In a highly volatile trade, the Sensex and the Nifty ended marginally in the red on sustained foreign fund outflows triggered by deficient monsoon forecast, RBI’s cautious stance on economic recovery and rupee slumping to a 20-month low.

However, renewed buying in realty, oil & gas, capital goods and infrastructure stocks limited the Sensex losses.

The 30-share BSE index Sensex resumed higher at 26,940.64 and hovered in a range of 26,948.84 and 26,551.97 before ending at 26,813.92, down by 23.78 points or 0.09 per cent

Similarly, the 50-share NSE index Nifty ended down by 4.45 points or 0.05 per cent at 8,130.65.

Sectoral indices

Among BSE sectoral indices, metal index fell the most by 1.11 per cent, followed by healthcare 0.77 per cent, consumer durables 0.75 per cent and auto 0.7 per cent. On the other hand, realty index was up 0.82 per cent, followed by capital goods 0.59 per cent, oil & gas 0.53 per cent and IT 0.2 per cent.

Gainers, losers

Major Sensex losers were Tata Steel (-2.58%), ONGC (-2.16%), VEDL (-1.89%), ICICI Bank (-1.74%) and Bajaj Auto (-1.37%), while the top five gainers were Reliance (+1.85%), Wipro (+1.75%), HDFC (+1.18%), HDFC Bank (+1.05%) and Axis Bank (+0.98%).
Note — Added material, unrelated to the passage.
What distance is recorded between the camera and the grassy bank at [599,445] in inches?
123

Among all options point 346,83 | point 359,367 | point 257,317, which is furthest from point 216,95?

Meanwhile, foreign portfolio investors sold shares worth Rs 727.61 cr yesterday, according to provisional data.

Domestic institutional investors (DIIs) had bought shares worth Rs 412.66 cr yesterday.

Early trade

The benchmark BSE Sensex recovered by over 111 points in early trade after two sessions of sharp losses on value-buying by investors amid a firm trend in other Asian markets.

The 30-share index rebounded by 111.64 points or 0.41 per cent, to 26,948.84 with the stocks of oil & gas, capital goods, IT, realty and infrastructure sectors leading the recovery.

The gauge had lost 1,011.79 points in the previous two sessions after RBI took a cautious stance on the economic recovery and fears of a drought in the country after the Met department projected monsoon this year to be “deficient“.

Similarly, the NSE Nifty was up 24.95 points or 0.3 per cent at 8,160.05 in early trade.

Global markets

European shares lost ground on Thursday as a pick-up in bond yields weighed on utility stocks, whose large levels of debt make them particularly sensitive to credit market jitters.

The pan-European FTSEurofirst 300 index fell 0.6 per cent, while Germany's DAX weakened by 0.5 per cent.

The euro continued riding high on Thursday thanks to a spike in euro zone debt yields, while in Asian equities, Chinese shares slid and tempered risk sentiment.

China's CSI300 index lost 1.7 per cent, while the Shanghai Composite Index dropped 1.8 per cent. The country’s equities have sagged recently on concern that waves of new share offerings will sap liquidity in other stocks.

MSCI’s broadest index of Asia-Pacific shares outside Japan fell 1.1 per cent.